Save by moving somethings yourself

Short of a self-service move, you can save by moving items yourself. This is one advantage a local move has over a long-distance move.

It may seem odd, but when you are being charged by the hour, as is done in local moves, moving a bunch of small things can end up costing as much as moving a few large items.

Pack items in boxes small enough that you can easily carry them, and they can fit inside your vehicle. It may be tempting to use just a few big boxes, but they tend to be more difficult to fit in cars or SUVs, and can also be unwieldy. When you can, save money by packing and moving your own boxes.

Be flexible with your move date

If at all possible, being flexible with your move date may help you negotiate a lower moving price. While it is true that peak season moves (early spring to mid-summer), tend to be more expensive than the off-peak season, in either case, you may be able to negotiate lower rates.
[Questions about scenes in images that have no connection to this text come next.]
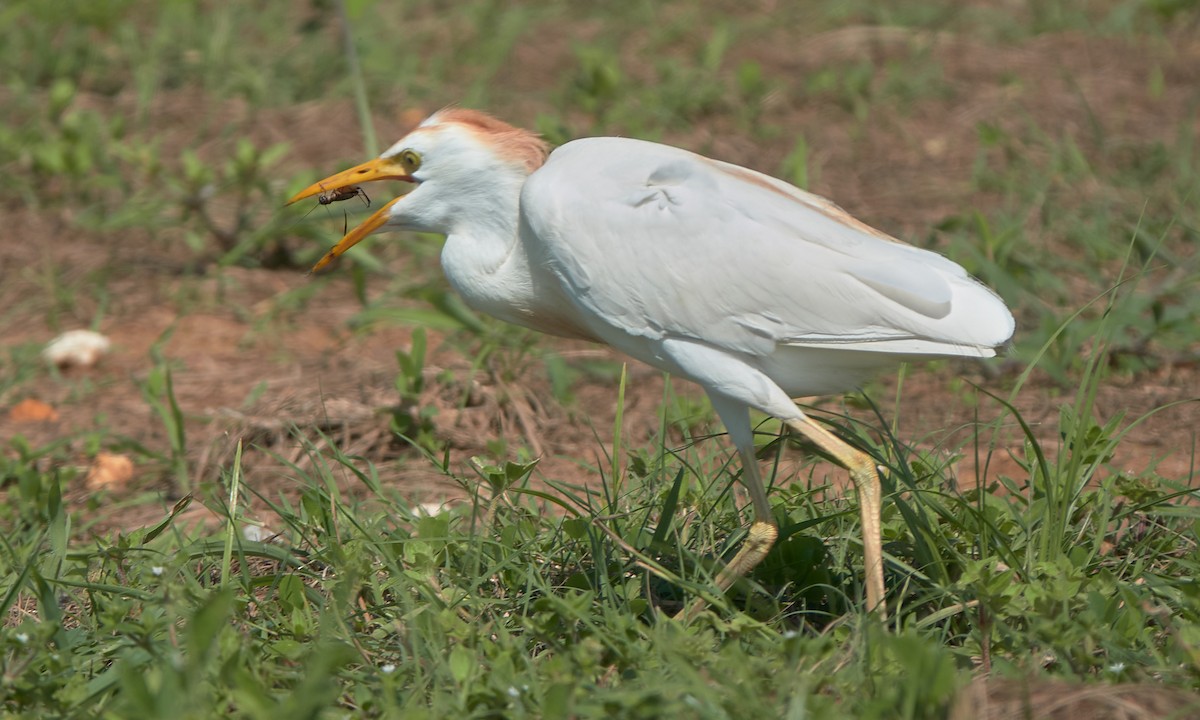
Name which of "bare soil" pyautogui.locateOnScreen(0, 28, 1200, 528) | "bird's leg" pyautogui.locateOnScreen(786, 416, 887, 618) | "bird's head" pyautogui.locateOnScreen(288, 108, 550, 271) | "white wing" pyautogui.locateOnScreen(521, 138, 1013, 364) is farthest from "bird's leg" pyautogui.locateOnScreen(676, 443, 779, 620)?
"bird's head" pyautogui.locateOnScreen(288, 108, 550, 271)

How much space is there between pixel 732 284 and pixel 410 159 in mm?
834

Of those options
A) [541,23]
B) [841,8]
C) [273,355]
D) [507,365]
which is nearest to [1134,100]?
[841,8]

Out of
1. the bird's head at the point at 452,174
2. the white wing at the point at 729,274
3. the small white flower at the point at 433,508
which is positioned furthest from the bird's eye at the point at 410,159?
the small white flower at the point at 433,508

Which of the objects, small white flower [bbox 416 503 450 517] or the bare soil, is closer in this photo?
small white flower [bbox 416 503 450 517]

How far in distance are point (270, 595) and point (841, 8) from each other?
246 inches

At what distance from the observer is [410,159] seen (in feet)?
10.5

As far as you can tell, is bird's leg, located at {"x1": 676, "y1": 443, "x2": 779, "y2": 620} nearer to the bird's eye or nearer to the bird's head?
the bird's head

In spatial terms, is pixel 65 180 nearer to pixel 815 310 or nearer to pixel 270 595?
pixel 270 595

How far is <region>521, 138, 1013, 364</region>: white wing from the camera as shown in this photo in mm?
2961

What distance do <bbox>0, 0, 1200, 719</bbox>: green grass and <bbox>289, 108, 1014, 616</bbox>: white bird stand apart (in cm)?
26

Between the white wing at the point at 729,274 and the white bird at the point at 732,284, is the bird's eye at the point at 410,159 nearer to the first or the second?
the white bird at the point at 732,284

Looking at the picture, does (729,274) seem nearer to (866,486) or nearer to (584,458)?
(866,486)

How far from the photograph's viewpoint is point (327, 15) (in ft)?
25.9

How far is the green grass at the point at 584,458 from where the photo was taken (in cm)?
268
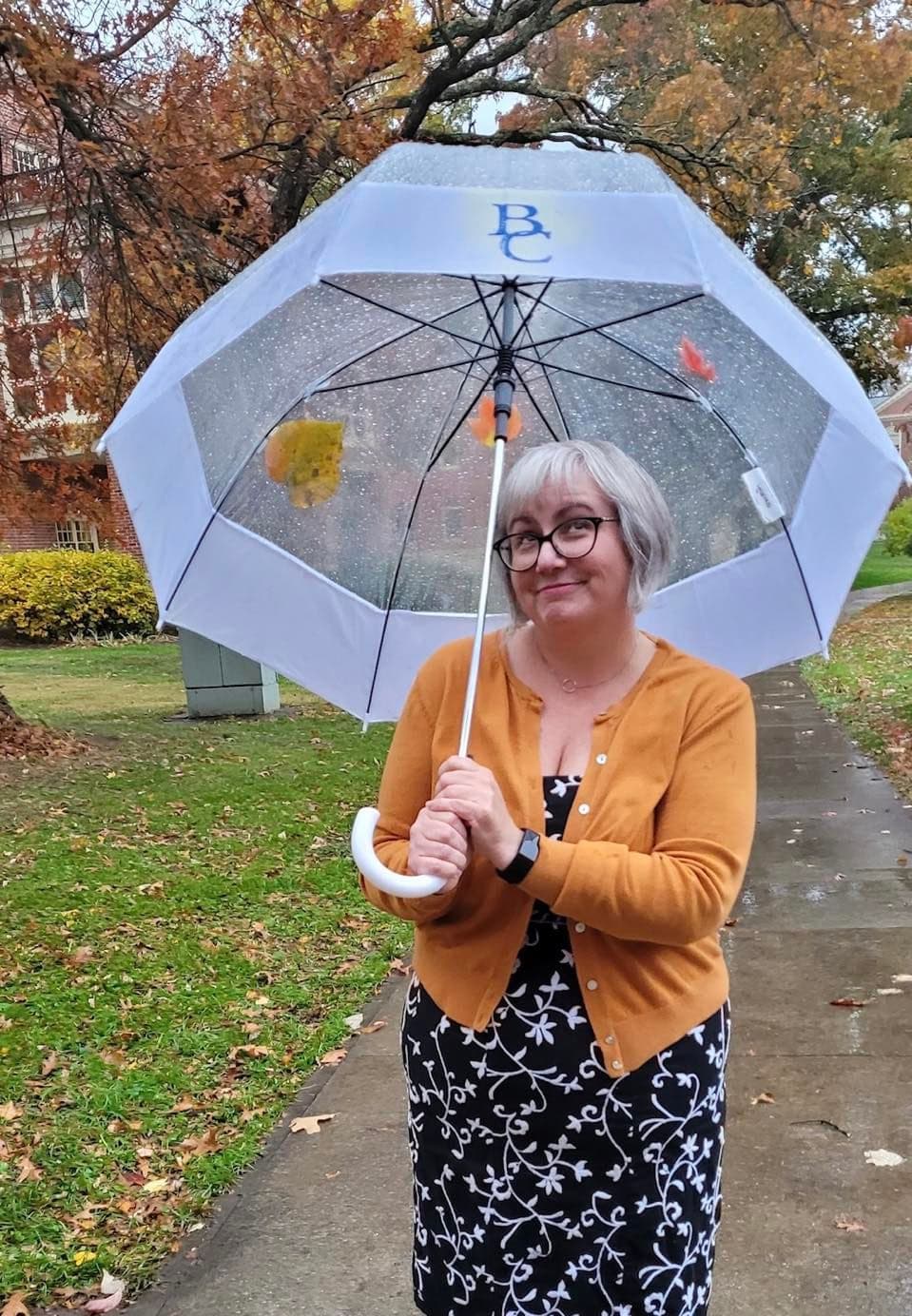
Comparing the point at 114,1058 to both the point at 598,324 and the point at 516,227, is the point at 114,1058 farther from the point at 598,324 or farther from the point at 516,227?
the point at 516,227

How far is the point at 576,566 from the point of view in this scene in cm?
181

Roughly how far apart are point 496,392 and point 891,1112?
2632mm

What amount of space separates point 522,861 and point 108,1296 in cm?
201

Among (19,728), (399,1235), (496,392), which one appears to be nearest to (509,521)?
(496,392)

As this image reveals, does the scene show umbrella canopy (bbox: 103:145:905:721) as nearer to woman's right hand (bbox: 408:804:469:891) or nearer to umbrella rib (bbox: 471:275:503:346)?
umbrella rib (bbox: 471:275:503:346)

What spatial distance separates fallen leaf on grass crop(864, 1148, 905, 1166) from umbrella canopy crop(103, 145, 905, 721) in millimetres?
1721

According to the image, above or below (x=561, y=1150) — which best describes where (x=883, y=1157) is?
below

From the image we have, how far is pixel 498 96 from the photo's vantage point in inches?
521

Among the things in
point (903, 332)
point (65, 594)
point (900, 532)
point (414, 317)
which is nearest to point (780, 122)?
point (903, 332)

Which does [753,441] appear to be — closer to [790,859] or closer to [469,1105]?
[469,1105]

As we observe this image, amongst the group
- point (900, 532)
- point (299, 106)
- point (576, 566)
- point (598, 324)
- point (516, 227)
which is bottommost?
point (900, 532)

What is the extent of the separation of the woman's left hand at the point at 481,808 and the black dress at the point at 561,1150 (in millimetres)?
182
Movers don’t want to give up revenue, so they will hire more short-term workers, or pay overtime to full-time movers in order to meet demand. Ask your move coordinator if there are days, or times during the month where they have more pricing flexibility. While no guarantees, you may find lower-cost moving times.

Don’t go cheap on the move

Yes, negotiate the best price you can get, but within reason.
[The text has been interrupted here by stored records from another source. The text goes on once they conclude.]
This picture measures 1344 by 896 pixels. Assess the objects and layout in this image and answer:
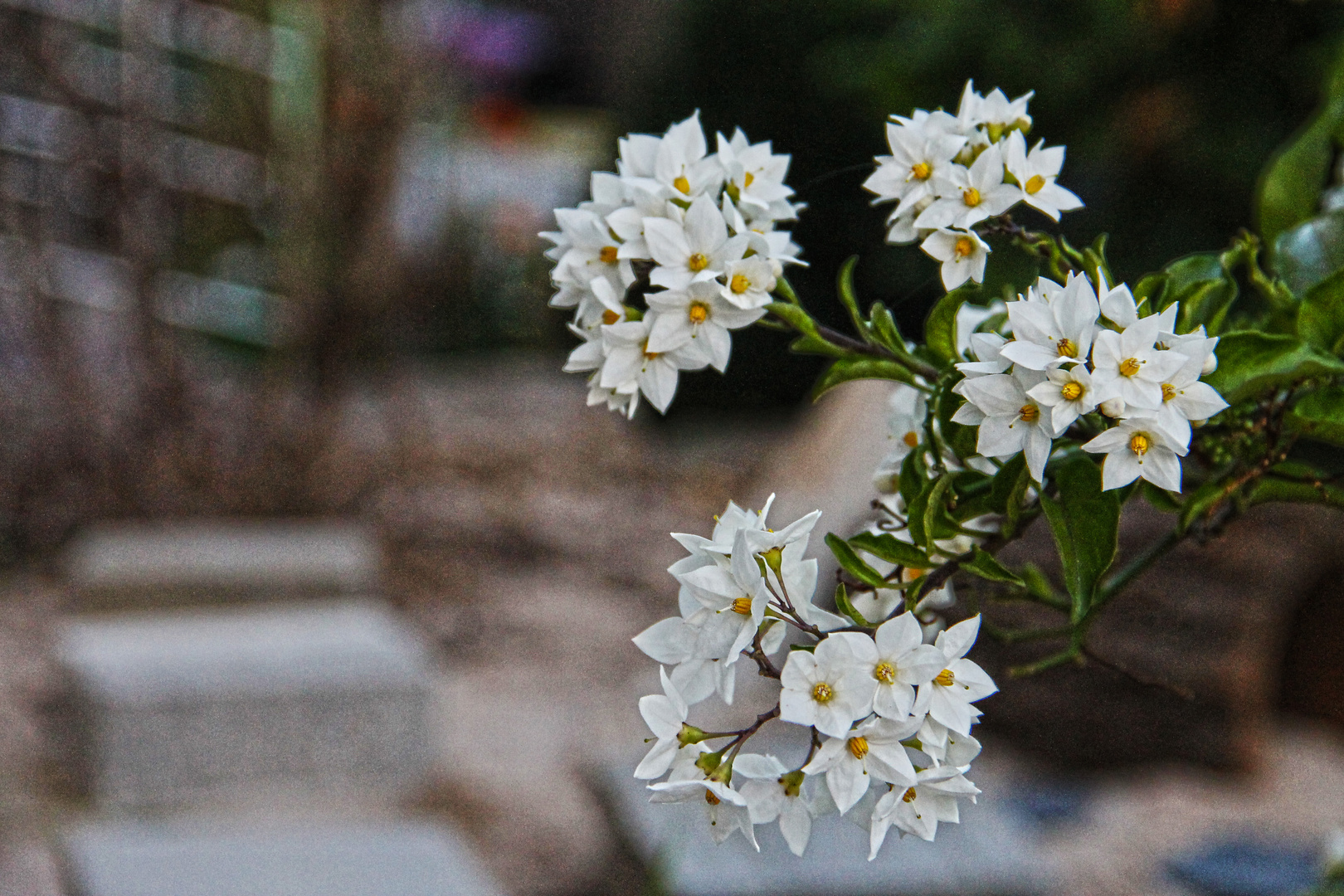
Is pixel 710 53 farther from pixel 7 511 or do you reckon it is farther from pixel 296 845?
pixel 296 845

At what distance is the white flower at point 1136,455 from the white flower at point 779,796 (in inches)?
7.0

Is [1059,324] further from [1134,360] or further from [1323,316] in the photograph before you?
[1323,316]

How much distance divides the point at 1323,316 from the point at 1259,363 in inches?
3.5

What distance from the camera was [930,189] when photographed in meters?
0.66

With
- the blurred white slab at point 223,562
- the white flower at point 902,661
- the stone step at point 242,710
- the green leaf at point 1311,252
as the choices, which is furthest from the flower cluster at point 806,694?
the blurred white slab at point 223,562

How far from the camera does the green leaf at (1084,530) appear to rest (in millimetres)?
616

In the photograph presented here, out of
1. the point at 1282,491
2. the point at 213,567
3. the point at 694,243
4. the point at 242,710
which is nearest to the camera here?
the point at 694,243

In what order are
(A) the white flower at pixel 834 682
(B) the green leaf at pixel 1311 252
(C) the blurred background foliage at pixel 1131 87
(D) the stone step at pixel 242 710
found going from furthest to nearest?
(C) the blurred background foliage at pixel 1131 87 → (D) the stone step at pixel 242 710 → (B) the green leaf at pixel 1311 252 → (A) the white flower at pixel 834 682

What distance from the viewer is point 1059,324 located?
1.82 feet

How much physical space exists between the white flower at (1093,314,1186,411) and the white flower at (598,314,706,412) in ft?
0.61

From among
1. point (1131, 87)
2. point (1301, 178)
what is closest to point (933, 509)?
point (1301, 178)

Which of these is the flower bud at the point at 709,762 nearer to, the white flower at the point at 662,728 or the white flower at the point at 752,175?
the white flower at the point at 662,728

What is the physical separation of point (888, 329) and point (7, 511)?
387cm

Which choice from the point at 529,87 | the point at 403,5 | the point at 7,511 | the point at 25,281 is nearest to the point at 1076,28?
the point at 403,5
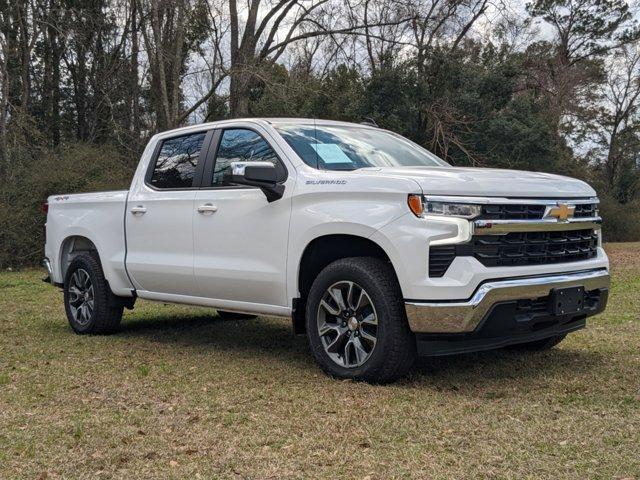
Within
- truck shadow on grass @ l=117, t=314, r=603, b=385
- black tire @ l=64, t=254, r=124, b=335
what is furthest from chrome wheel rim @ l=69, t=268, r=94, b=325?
truck shadow on grass @ l=117, t=314, r=603, b=385

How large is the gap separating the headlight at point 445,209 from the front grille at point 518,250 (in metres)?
0.16

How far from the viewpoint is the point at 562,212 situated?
4.95m

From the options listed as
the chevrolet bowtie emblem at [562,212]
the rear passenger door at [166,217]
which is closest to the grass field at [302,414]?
the rear passenger door at [166,217]

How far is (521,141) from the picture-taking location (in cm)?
2719

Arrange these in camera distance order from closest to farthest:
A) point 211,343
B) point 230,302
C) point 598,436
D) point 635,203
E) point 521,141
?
point 598,436 < point 230,302 < point 211,343 < point 521,141 < point 635,203

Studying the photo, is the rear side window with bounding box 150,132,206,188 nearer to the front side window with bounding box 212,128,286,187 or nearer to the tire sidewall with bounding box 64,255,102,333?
the front side window with bounding box 212,128,286,187

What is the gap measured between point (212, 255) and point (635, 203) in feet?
127

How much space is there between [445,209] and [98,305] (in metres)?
4.20

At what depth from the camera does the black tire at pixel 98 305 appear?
730cm

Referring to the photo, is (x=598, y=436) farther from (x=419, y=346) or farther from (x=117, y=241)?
(x=117, y=241)

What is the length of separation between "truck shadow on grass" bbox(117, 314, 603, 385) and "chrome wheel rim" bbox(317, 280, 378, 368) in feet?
1.32

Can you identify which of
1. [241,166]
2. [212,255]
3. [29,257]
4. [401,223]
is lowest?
[29,257]

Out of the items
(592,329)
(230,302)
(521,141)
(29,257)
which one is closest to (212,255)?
(230,302)

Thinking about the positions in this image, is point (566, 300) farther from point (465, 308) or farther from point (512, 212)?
point (465, 308)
There are reputable movers who will negotiate with you to strike a fair price. But this is usually a give and take. They can advise you on ways you can reduce the move time and save some money. Any mover who simply cuts a big percentage off the price has to cut the service somewhere. It’s best you know where ahead of time and decide if it is worth it.
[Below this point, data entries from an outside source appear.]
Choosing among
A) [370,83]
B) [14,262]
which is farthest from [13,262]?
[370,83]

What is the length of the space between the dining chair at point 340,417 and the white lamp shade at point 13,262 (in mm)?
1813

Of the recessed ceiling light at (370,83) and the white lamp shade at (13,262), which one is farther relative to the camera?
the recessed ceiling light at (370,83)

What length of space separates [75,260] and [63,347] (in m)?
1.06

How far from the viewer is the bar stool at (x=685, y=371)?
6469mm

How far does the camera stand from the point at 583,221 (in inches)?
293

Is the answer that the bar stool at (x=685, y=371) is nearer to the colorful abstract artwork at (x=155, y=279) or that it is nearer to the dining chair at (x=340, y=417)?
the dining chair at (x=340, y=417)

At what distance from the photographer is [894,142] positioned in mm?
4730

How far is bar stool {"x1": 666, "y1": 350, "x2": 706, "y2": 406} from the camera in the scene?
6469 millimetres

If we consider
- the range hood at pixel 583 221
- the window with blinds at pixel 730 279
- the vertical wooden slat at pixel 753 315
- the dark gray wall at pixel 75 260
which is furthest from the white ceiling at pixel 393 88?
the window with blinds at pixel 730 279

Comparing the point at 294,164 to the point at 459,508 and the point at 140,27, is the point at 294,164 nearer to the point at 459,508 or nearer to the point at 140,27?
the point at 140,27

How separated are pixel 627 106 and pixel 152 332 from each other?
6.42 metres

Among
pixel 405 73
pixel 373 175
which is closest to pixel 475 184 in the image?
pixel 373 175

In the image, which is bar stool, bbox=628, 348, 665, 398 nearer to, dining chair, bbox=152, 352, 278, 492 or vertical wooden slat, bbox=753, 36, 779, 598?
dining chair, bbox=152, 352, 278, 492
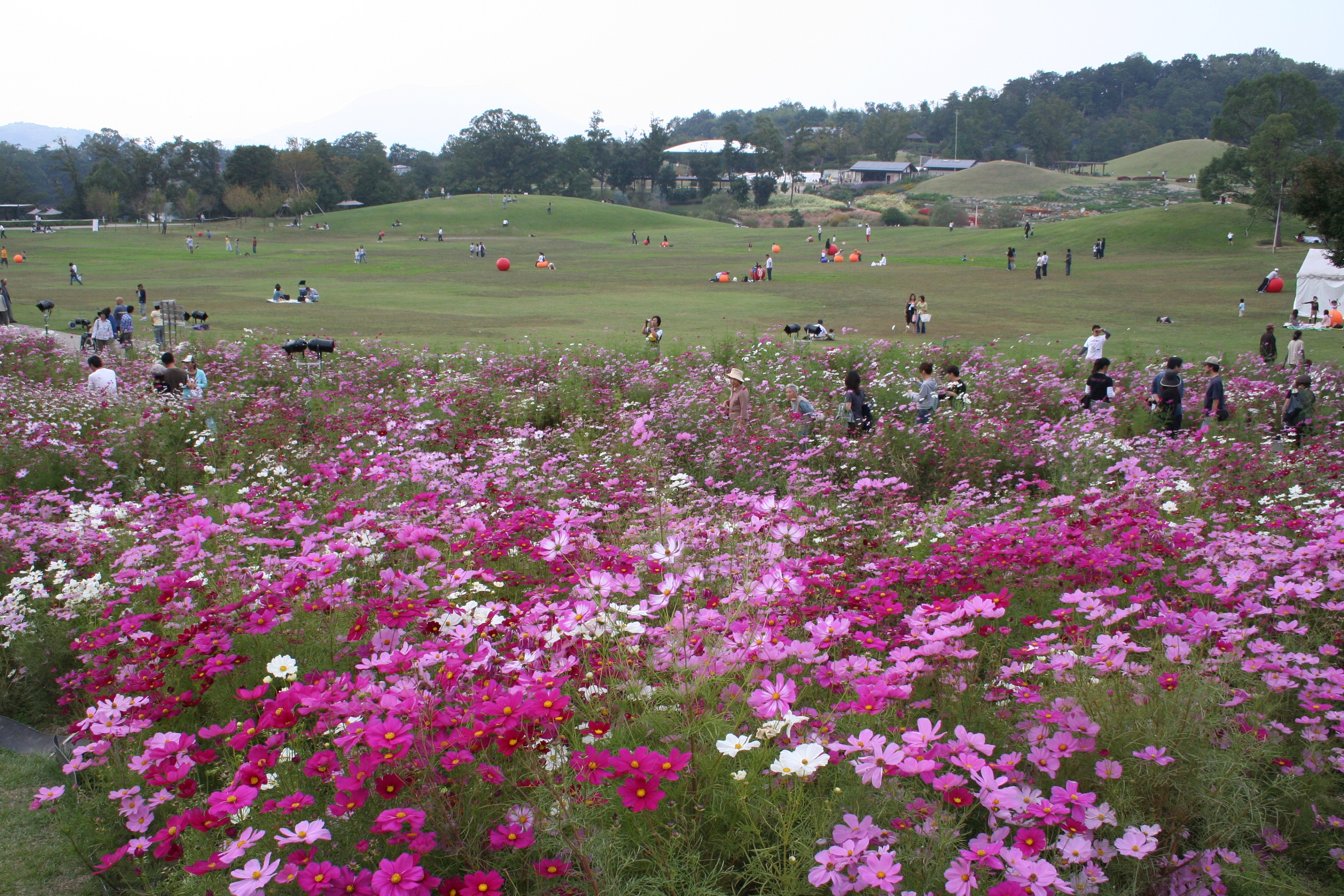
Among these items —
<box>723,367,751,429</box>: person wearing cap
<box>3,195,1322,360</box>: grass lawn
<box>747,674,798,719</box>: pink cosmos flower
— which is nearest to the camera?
<box>747,674,798,719</box>: pink cosmos flower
Unscrupulous movers will come in with a low-ball price. When they do, you will find one of two things typically follow:

1) Your items get broken or lost. This isn’t necessarily intentional. At a low price, they have to cut time. Time to take care of your items. Rather than set boxes in place, they get dropped in place. Padding is not properly set up and items get scratch. And any number of things that can happen when you rush a move.

2) In the extreme, they end up charging you more and demand payment before they unload the truck. This is a worse case, but unfortunately, not unheard of trick.

What to look for in a local mover

When shopping for a local mover, you will have a wide range of options. It could be an independent family mover or a mover affiliated with a national van line. In either case, you’ll want to be sure to check a few things before you sign any agreement.

Online reviews

This goes without say…but must be said: Read the reviews, don’t just look at the stars. A company that does local moves may also do long-distance, storage, commercial, logistics, and other services. Be sure the reviews that have high-star ratings are for the service you are contracting for.

Years in local moving

Years in business can show that a company is successful and knows its services well. When you are looking at years in business, be sure to look back at the name the company used over time. It should be consistent. If a company says they’ve been in business for 15 years but has changed its name several times, there may be a reason.

Get References

Good moving companies happily share references. Be sure to ask for references that are for jobs similar to what you’re going to have the mover do for you.

An aspect of references that goes beyond “did you like the services” is “what are they like to work with?” Understanding how a moving company interacts with customers while on the job can help avoid confusion when they show up at your door. This is simply to be informed and to know what to expect.

Check with State Licensing

Movers in every state have to have a license to provide moving services. The license id should be on their website, but if not, ask for it. Then, contact your state Department of Transportation and verify that the license is current and the company is in good standing.